Puzzle-loving gamers are better at solving molecular biology problems than a supercomputer, according to a new study published today in the journal Nature. Playing a game called Foldit, which involves protein folding, gamers outsmarted computers on problems that required radical moves, risks and long-term vision.
The researchers, based at the University of Washington in Seattle, are incorporating the best Foldit players' strategies into their own algorithms. Forget distributed computing -- this is distributed thinking.
In what might be a video-game first, gamers will see their work translated into actual protein structures designed in the lab, according to the University of Washington. Last year, a Texas player who goes by the name "BootsMcGraw" was the first Foldit player to have his new protein design synthesized in the lab. Though it didn't work, the researchers plan to try again and are optimistic about the possibilities, according to a press release from UW.
The program stems from Rosetta@home, which works like SETI@home in that it uses a network of idle home computers to crunch data. Biologists were using Rosetta to figure out how proteins develop their final three-dimensional shapes. They know which amino acid chains make up proteins, but the way they're structured is not well understood, and that knowledge has huge potential, because proteins act as gatekeepers in the body.
Rosetta@home included a screensaver that showed users what the computer was doing. Sometimes the computer would get stuck on a tricky folding problem, but gamers thought it looked easy. "People started writing in saying, 'I can see where it would fit better this way'," says David Baker, a biochemist at UW in Seattle who developed Foldit, in Nature News.

* **Given records**
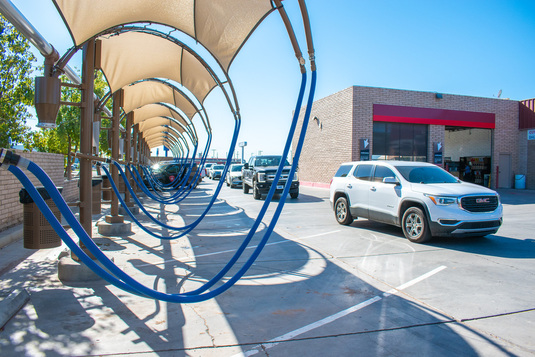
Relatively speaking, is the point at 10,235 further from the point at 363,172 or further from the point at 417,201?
the point at 417,201

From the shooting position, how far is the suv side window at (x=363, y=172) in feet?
32.4

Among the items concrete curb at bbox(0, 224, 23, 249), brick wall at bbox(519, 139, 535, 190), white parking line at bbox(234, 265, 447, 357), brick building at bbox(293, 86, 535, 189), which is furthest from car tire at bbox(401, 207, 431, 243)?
brick wall at bbox(519, 139, 535, 190)

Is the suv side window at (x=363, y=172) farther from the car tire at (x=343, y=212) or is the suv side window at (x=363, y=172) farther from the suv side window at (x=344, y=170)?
the car tire at (x=343, y=212)

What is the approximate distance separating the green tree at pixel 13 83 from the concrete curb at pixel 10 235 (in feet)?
9.96

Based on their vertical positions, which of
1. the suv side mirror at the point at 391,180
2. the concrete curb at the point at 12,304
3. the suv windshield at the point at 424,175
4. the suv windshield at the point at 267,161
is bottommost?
the concrete curb at the point at 12,304

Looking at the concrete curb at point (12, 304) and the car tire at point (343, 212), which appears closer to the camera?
the concrete curb at point (12, 304)

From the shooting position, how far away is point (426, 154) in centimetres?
2642

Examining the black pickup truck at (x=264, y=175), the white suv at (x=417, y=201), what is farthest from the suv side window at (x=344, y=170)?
the black pickup truck at (x=264, y=175)

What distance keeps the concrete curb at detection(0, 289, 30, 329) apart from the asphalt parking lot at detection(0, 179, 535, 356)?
0.07 metres

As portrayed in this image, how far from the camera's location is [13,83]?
1006 centimetres

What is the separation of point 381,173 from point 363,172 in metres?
0.65

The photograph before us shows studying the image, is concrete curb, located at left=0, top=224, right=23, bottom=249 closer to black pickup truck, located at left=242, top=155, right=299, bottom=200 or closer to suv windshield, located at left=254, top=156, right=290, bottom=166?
black pickup truck, located at left=242, top=155, right=299, bottom=200

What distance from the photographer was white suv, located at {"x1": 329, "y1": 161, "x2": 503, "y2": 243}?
7668 millimetres

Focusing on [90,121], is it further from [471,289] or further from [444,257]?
[444,257]
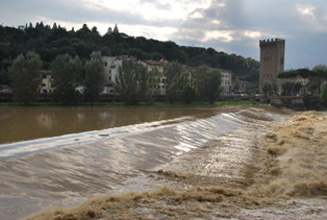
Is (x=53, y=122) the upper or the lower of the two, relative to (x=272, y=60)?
lower

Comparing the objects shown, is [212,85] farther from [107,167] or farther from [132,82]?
[107,167]

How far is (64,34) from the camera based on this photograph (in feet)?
383

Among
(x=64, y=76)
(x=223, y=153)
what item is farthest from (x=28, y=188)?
(x=64, y=76)

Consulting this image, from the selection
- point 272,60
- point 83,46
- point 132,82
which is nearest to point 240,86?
point 272,60

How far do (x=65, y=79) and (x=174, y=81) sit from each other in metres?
22.3

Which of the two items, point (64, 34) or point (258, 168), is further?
point (64, 34)

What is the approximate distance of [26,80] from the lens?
53.3m

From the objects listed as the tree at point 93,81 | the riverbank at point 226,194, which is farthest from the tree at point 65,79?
the riverbank at point 226,194

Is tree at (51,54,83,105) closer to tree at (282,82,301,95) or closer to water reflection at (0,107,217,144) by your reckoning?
water reflection at (0,107,217,144)

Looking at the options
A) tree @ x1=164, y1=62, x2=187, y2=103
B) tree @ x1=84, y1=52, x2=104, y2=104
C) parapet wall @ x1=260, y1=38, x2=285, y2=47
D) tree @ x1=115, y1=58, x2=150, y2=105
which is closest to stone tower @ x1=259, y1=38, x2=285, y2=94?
parapet wall @ x1=260, y1=38, x2=285, y2=47

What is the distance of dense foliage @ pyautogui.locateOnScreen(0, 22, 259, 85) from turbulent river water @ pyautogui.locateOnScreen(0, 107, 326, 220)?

* **Required action 1**
In the Foldit article, what did the problems on which gamers outsmarted computers require? List each one.
* **Required action 2**
Print the part of the Foldit article starting with "The researchers, based" and going on through "is distributed thinking.".
The lines are separate material, unconnected to the Foldit article.

* **Task solution 1**
Radical moves
Risks
Long-term vision

* **Task solution 2**
The researchers, based at the University of Washington in Seattle, are incorporating the best Foldit players' strategies into their own algorithms. Forget distributed computing -- this is distributed thinking.